January 2014 elasticsearch

Elasticsearch Snapshot Restore Overview

Elasticsearch v1.0 has nearly arrived. I recently wrote about the new Elasticsearch Aggregations feature, but that's not the only new addition to Elasticsearch v1.0: The Snapshot and Restore API is another useful new feature.

Backing up your elasticsearch cluster has until now being a bit of a pain. Elasticsearch 1.0 allows you to back up your cluster (or individual indices) easily, using the new Snapshot Restore API. At launch only the "shared filesytem" repository is available, but plans are already in place to support Amazon S3, HDFS/Hadoop, Gluster, Google Compute Engine and Azure.

Just like the new Aggregations Feature, it's available to preview in version 1.0-beta-2, so I've been having a play to see what we can expect from it.
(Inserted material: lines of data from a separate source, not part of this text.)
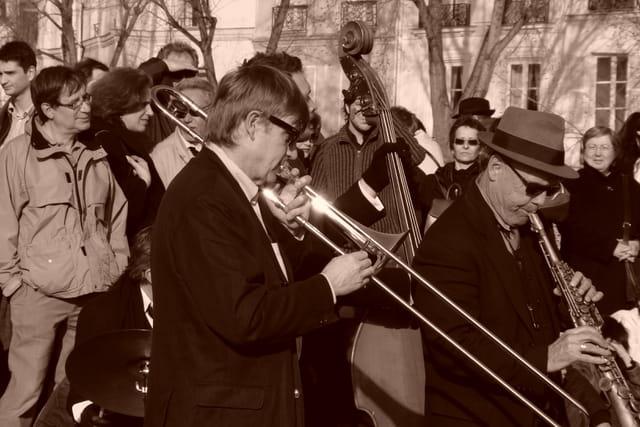 Musiciens du petit pont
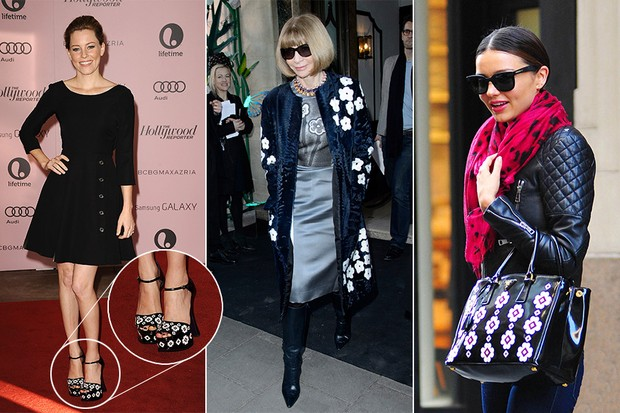 Famosas com look Prada - Elizabeth Banks, Anna Wintour e Miranda Kerr (Foto: Getty Images)
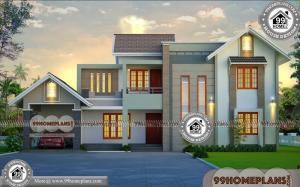 South Facing House Vastu Plan | Two Story Traditional Style Home Design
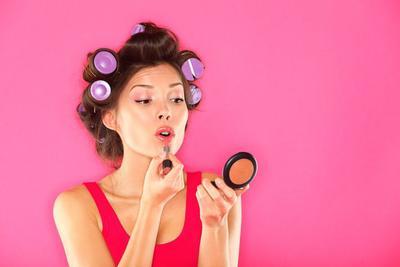 Ketahui Urutan Skin Care Secara Jelas Sebelum Memakai Makeup di Pagi Hari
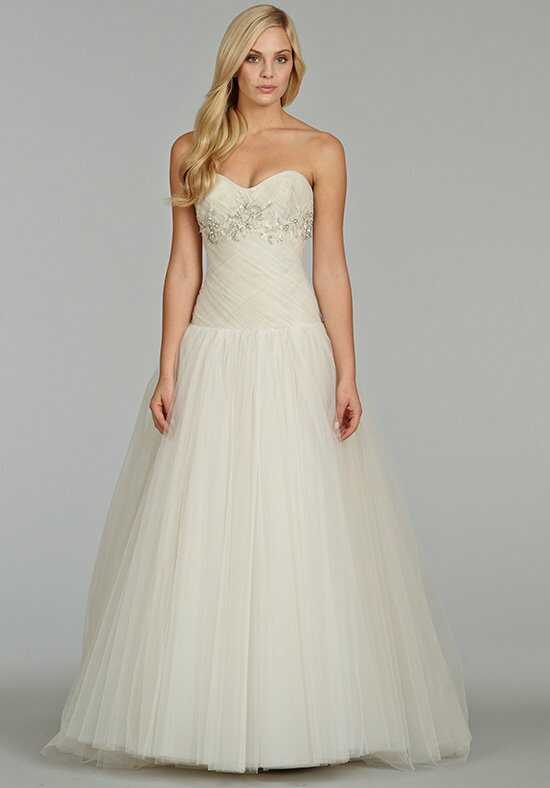Jim Hjelm 8401 Ball Gown Wedding Dress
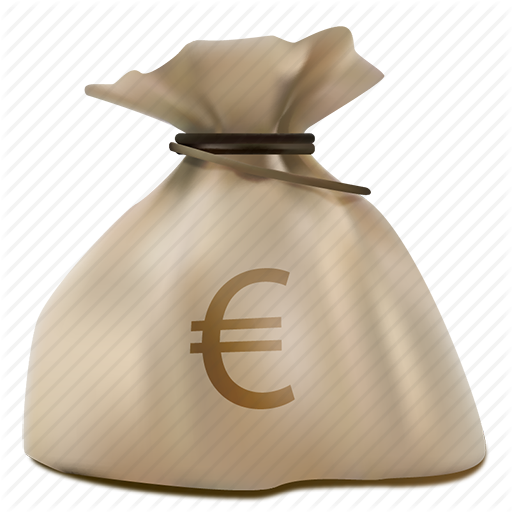 Money sack png. Everything rich man needs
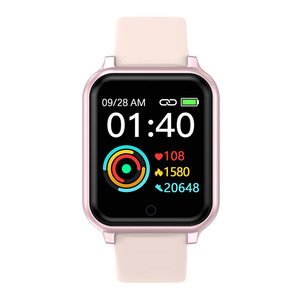 Image 2 - B58 Smart watches Waterproof Sports B57 Plus for iphone Apple phone Smartwatch Heart Rate Monitor Blood Pressure For Women men
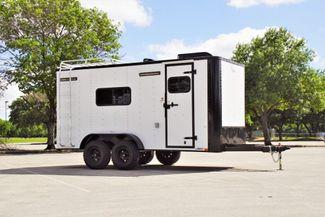 2020 Cargo Craft 7' X 16' Offroad in Fort Worth, TX 76111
Asgard: the cluster — Let's backup our cluster called "Asgard" that we created in my previous post: Using Elasticsearch on Amazon EC2.

Step 1: Snapshot

Firstly, we need to register a repository to contain the snapshot we will create. Like all functionality in Elasticsearch, it's easily accessible via the RESTful API. Simply make an HTTP PUT request to the _snapshot/your_repository_name endpoint.

$ curl -XPUT 'http://localhost:9200/_snapshot/asgard_backup' -d '{
    "type": "fs",
    "settings": {
        "compress" : true,
        "location": "/mnt2/elasticsearch/asgard/backup"
    }
}'

Ensure location points to a valid path, accesable from all nodes.

Here, we define a repository type of fs and the desired filesystem location in the JSON body of the request. This registers a repository called 'asgard_backup'.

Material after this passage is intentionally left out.